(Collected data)
--------------------------------------------------
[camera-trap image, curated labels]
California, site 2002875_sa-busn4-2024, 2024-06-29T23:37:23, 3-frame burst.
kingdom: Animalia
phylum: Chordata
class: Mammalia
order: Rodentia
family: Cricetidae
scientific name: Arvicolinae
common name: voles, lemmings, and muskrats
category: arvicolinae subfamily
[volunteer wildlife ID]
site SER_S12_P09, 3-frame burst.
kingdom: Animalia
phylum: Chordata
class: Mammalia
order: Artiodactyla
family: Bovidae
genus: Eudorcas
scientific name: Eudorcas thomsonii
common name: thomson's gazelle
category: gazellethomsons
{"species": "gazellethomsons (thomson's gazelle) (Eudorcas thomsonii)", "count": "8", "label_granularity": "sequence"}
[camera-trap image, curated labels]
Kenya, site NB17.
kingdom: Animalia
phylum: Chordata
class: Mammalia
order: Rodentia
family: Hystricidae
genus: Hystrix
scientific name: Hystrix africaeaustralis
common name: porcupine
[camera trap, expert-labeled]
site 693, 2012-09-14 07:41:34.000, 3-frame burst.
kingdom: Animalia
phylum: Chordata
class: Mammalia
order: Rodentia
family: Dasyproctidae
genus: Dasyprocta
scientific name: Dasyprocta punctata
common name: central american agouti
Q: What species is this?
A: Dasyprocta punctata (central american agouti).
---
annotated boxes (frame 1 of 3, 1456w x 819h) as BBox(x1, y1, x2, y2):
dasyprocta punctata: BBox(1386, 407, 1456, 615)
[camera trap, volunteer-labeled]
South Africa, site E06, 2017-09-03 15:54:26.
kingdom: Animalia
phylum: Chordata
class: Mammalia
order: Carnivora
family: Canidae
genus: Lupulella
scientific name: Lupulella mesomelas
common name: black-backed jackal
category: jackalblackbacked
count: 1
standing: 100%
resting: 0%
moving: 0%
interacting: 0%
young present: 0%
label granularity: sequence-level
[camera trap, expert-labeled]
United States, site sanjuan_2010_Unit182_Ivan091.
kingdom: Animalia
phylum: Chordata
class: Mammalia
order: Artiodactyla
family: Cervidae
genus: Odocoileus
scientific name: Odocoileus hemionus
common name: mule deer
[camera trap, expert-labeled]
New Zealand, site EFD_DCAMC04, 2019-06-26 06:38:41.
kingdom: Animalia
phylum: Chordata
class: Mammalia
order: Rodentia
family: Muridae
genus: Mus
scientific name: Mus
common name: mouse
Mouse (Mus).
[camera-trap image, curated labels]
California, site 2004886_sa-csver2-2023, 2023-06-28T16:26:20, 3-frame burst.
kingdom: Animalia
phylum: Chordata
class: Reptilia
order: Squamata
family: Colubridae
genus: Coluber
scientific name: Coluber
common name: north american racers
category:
--------------------------------------------------
EXERCISE REQUIREMENTS | The data must be transcribed in full. Every word stays the same.

TASK SOLUTION |
[camera-trap image, curated labels]
California, site 2002875_sa-busn4-2024, 2024-06-29T23:37:23, 3-frame burst.
kingdom: Animalia
phylum: Chordata
class: Mammalia
order: Rodentia
family: Cricetidae
scientific name: Arvicolinae
common name: voles, lemmings, and muskrats
category: arvicolinae subfamily
[volunteer wildlife ID]
site SER_S12_P09, 3-frame burst.
kingdom: Animalia
phylum: Chordata
class: Mammalia
order: Artiodactyla
family: Bovidae
genus: Eudorcas
scientific name: Eudorcas thomsonii
common name: thomson's gazelle
category: gazellethomsons
{"species": "gazellethomsons (thomson's gazelle) (Eudorcas thomsonii)", "count": "8", "label_granularity": "sequence"}
[camera-trap image, curated labels]
Kenya, site NB17.
kingdom: Animalia
phylum: Chordata
class: Mammalia
order: Rodentia
family: Hystricidae
genus: Hystrix
scientific name: Hystrix africaeaustralis
common name: porcupine
[camera trap, expert-labeled]
site 693, 2012-09-14 07:41:34.000, 3-frame burst.
kingdom: Animalia
phylum: Chordata
class: Mammalia
order: Rodentia
family: Dasyproctidae
genus: Dasyprocta
scientific name: Dasyprocta punctata
common name: central american agouti
Q: What species is this?
A: Dasyprocta punctata (central american agouti).
---
annotated boxes (frame 1 of 3, 1456w x 819h) as BBox(x1, y1, x2, y2):
dasyprocta punctata: BBox(1386, 407, 1456, 615)
[camera trap, volunteer-labeled]
South Africa, site E06, 2017-09-03 15:54:26.
kingdom: Animalia
phylum: Chordata
class: Mammalia
order: Carnivora
family: Canidae
genus: Lupulella
scientific name: Lupulella mesomelas
common name: black-backed jackal
category: jackalblackbacked
count: 1
standing: 100%
resting: 0%
moving: 0%
interacting: 0%
young present: 0%
label granularity: sequence-level
[camera trap, expert-labeled]
United States, site sanjuan_2010_Unit182_Ivan091.
kingdom: Animalia
phylum: Chordata
class: Mammalia
order: Artiodactyla
family: Cervidae
genus: Odocoileus
scientific name: Odocoileus hemionus
common name: mule deer
[camera trap, expert-labeled]
New Zealand, site EFD_DCAMC04, 2019-06-26 06:38:41.
kingdom: Animalia
phylum: Chordata
class: Mammalia
order: Rodentia
family: Muridae
genus: Mus
scientific name: Mus
common name: mouse
Mouse (Mus).
[camera-trap image, curated labels]
California, site 2004886_sa-csver2-2023, 2023-06-28T16:26:20, 3-frame burst.
kingdom: Animalia
phylum: Chordata
class: Reptilia
order: Squamata
family: Colubridae
genus: Coluber
scientific name: Coluber
common name: north american racers
category:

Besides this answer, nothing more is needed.